━━━ Document segment
Webtrends Tracking Code
 
UK Home >  Legal Info About... >  Companies >  Companies: The basics (menu of articles)

Choosing a market when floating your company

Benefits of flotation

A company may decide to expand its business by listing its shares on a stock exchange or other public investment exchange. Floating on the markets can benefit a company in different ways:

  • by raising finance through the offer of securities to the public for the first time – an initial public offering, or IPO;
  • by giving existing investors the opportunity to access a liquid market in which they can realise their investment in a company;
  • the ability to trade on an investment exchange can also increase the impact and value of a company's employee share ownership schemes; and
  • the profile of the company is raised – not just with the general public but also more specifically with customers and suppliers in terms of the company's perceived financial reliability.

Return to top

Which UK market?

Within the UK, there are three principal markets:-

  • the Official List of the London Stock Exchange (the "Official List");
  • Alternative Investment Market ("AIM"); and
  • OFEX.

When choosing a UK market, a company may well consider the following issues:

  • whether the market and its particular profile is relevant to a company's business;
  • comparison of the markets' admission requirements;
  • calculating the ongoing costs of maintaining a listing; and
  • determining the public disclosure requirements.

London Stock Exchange

The London Stock Exchange allows companies to raise capital from its two markets: (1) the Official List (or main market) and (2) AIM.
━━━━━━
━━━ Recorded data
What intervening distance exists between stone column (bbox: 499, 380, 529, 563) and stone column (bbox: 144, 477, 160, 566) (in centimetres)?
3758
━━━━━━
━━━ Recorded data
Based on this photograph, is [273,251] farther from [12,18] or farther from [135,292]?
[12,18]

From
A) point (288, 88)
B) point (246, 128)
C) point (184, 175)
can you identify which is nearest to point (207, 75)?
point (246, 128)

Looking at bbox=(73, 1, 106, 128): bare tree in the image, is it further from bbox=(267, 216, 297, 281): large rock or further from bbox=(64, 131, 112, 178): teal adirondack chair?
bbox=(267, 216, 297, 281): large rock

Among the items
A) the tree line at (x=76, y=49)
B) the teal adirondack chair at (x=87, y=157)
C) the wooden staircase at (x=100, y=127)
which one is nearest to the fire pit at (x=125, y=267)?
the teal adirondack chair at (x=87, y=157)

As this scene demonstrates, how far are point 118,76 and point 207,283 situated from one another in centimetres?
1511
━━━━━━
━━━ Recorded data
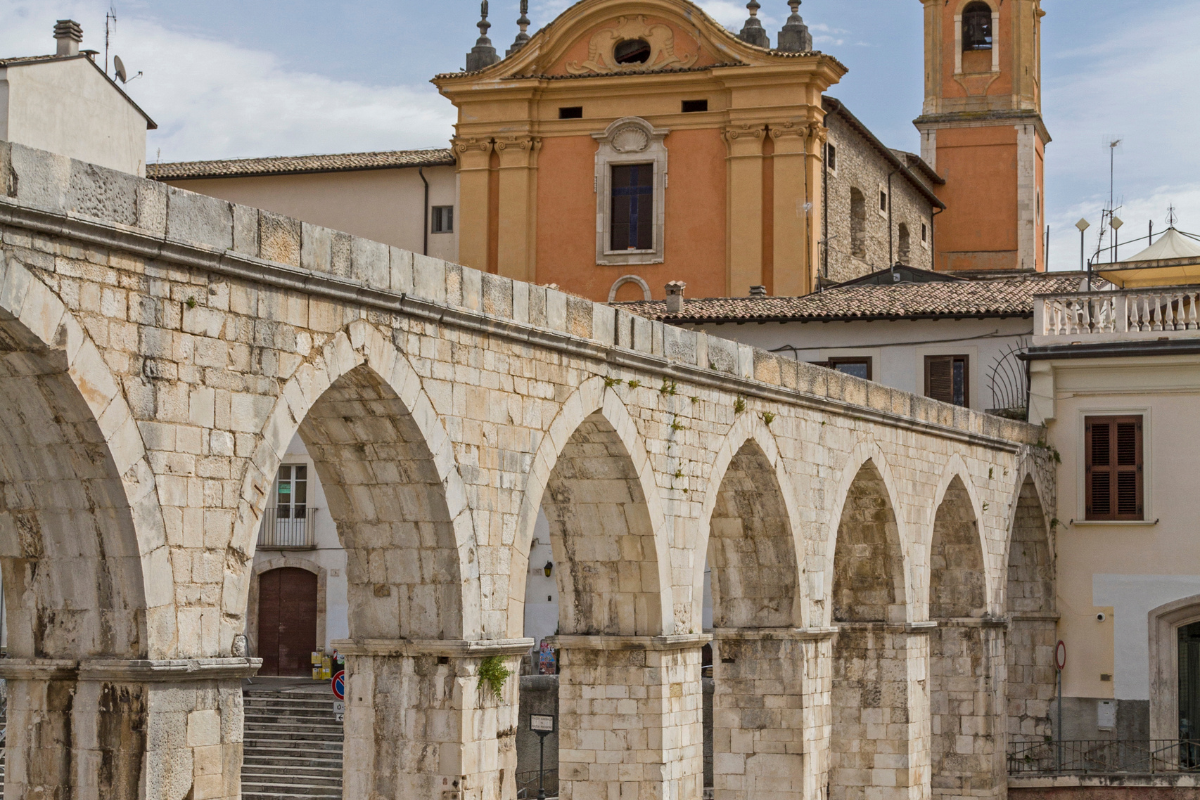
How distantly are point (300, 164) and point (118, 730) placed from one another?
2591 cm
━━━━━━
Set task 1:
Name the three principal UK markets given in the flotation guide.
Set task 2:
Quote the flotation guide word for word, starting at "When choosing a" and ending at "public disclosure requirements.".
Set task 3:
Continue the flotation guide from the point where it stops.
The entries are separate material and have no connection to the flotation guide.

Exercise response 1:
- The Official List of the London Stock Exchange (the "Official List")
- Alternative Investment Market ("AIM")
- OFEX

Exercise response 2:
When choosing a UK market, a company may well consider the following issues:

  • whether the market and its particular profile is relevant to a company's business;
  • comparison of the markets' admission requirements;
  • calculating the ongoing costs of maintaining a listing; and
  • determining the public disclosure requirements.

Exercise response 3:
Return to top

1. The Official List conditions for listing

The listing of securities on the Official List is subject to the UK Listing Authority's (UKLA) Listing Rules and the London Stock Exchange's own Admission and Disclosure Standards. Amongst other stringent requirements, the two key requirements from a company before admission are three years' unqualified audited accounts and a three year trading record.

Chapter 25: For those young, innovative, high growth companies that cannot meet the requirement for a three year trading record, Chapter 25 of the Listing Rules allows the UKLA some flexibility in admitting such companies onto the Official List provided that it is satisfied that such an admission is desirable in the interests of the company and investors and also that investors will have the necessary information available to arrive at an informed judgement concerning the company and the securities for which listing is sought by the company.

techMARK: The techMARK index cuts across industrial sectors, location and size bands in order to bring innovative technology companies together. techMARK is not a separate trading platform, it is simply a market within a market.

Return to top

2. AIM

This market was established by the London Stock Exchange in order to meet the needs of young and growing companies which might not meet all of the requirements (with regard to trading record, established management team or minimum market capitalisation) for admittance onto the Official List.

AIM operates and is regulated separately from the Official List. AIM companies are not bound by the Listing Rules and benefit from a regulatory regime designed specifically for smaller companies.

OFEX

An independent public market specialising in smaller companies. OFEX has its own unique regulatory framework and endeavours to attract those companies who do not wish to incur the expense of joining AIM.

Return to top

Which country?

For some companies, the following factors can influence a decision to list on a market outwith the UK:

  • For those companies with a high profile abroad (or simply seeking such a profile), listing in another jurisdiction may well be more appropriate; or

  • At times, the UK markets may not be especially strong and/or listing in another jurisdiction may create more demand in a company from outside investors.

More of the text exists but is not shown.